You've (likely) seen my list of things I keep in mind when I critique. However, this list differs because this is the technical things I look for when I critique. These are self-explanatory, so I'm not going to make extensive notes on these.

  1. At what point did I stop reading? Why?
  2. At what point did I identify I want to keep reading? Why?
  3. Was there anything that bothered me as I read? Note them all down.
  4. Was there anything that made me pause and be amazed? Note them all down.
  5. Were there any reoccurring grammar errors that stopped me from getting into the book? Note them down.
  6. Were there sections I started to skim or was tempted to skim? Note them down.
  7. Did I make it past the first 3 chapters? If so, what were the strengths that let me get past the first 3 chapters? Note them down.
  8. Did I fail to make it past the first 3 chapters? If not, think about why. Note the reason(s) down.
  9. Did I completely read the section of writing presented? Note this down and the reasons why.
  10. Would I be willing to give this story another chance if certain changes were made? If yes, say so.
  11. This is an important one. Would I buy this book if I were browsing in a bookstore?

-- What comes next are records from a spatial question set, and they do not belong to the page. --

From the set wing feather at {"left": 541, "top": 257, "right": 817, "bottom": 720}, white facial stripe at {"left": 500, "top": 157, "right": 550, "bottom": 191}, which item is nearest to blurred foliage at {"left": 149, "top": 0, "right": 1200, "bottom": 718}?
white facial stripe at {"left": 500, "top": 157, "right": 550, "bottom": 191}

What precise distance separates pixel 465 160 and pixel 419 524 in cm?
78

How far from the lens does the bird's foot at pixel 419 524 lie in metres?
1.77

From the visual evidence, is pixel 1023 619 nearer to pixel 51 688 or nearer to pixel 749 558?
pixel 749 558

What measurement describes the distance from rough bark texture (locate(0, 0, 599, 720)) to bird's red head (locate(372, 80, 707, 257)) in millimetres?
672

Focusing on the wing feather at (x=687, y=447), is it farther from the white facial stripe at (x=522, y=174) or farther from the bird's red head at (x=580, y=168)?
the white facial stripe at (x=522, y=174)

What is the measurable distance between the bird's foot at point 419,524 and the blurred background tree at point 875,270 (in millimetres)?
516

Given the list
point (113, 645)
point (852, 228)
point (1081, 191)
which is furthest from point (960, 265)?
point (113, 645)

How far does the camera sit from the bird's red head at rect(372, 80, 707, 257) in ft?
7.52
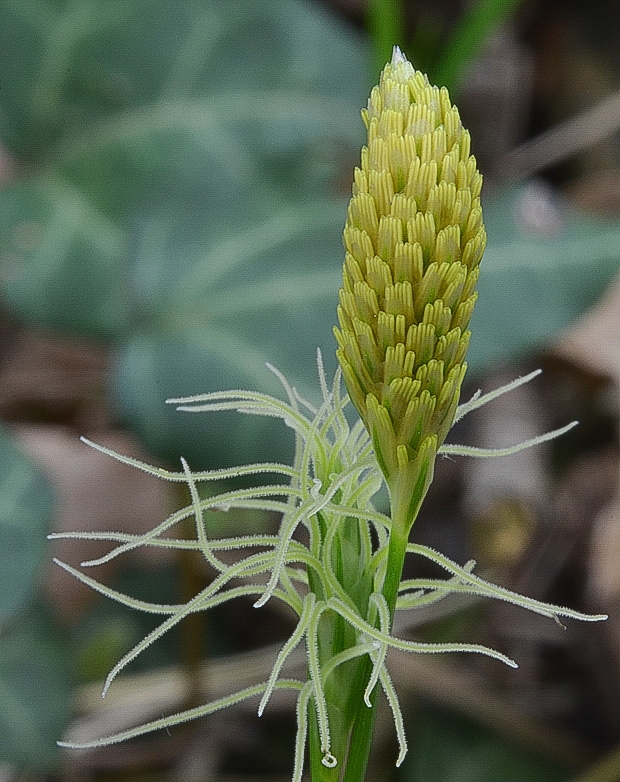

Why/Why not?

I have more criteria and thoughts I often add, but these are the questions that I usually find myself answering when I'm reading and writing a critique.

All of these things said, I think the most important elements of a good critique is the desire to improve, the desire to help others improve, and honesty. Be thorough, be considerate, and be kind.

If in doubt, find someone who writes a good critique and emulate them. Look at all of the things that they mention, think about why the mentioned them, and the next time that you are writing a critique, pretend you're them and write like they do. You can find your own style of critiquing once you've gotten comfortable with the idea of being thorough and long-winded.

Just remember that not everyone will be willing to accept the critique. That isn't a bad reflection of you. They just weren't ready for what you had to say — assuming, of course, you behaved like a professional, like you should when you're critiquing someone's precious work.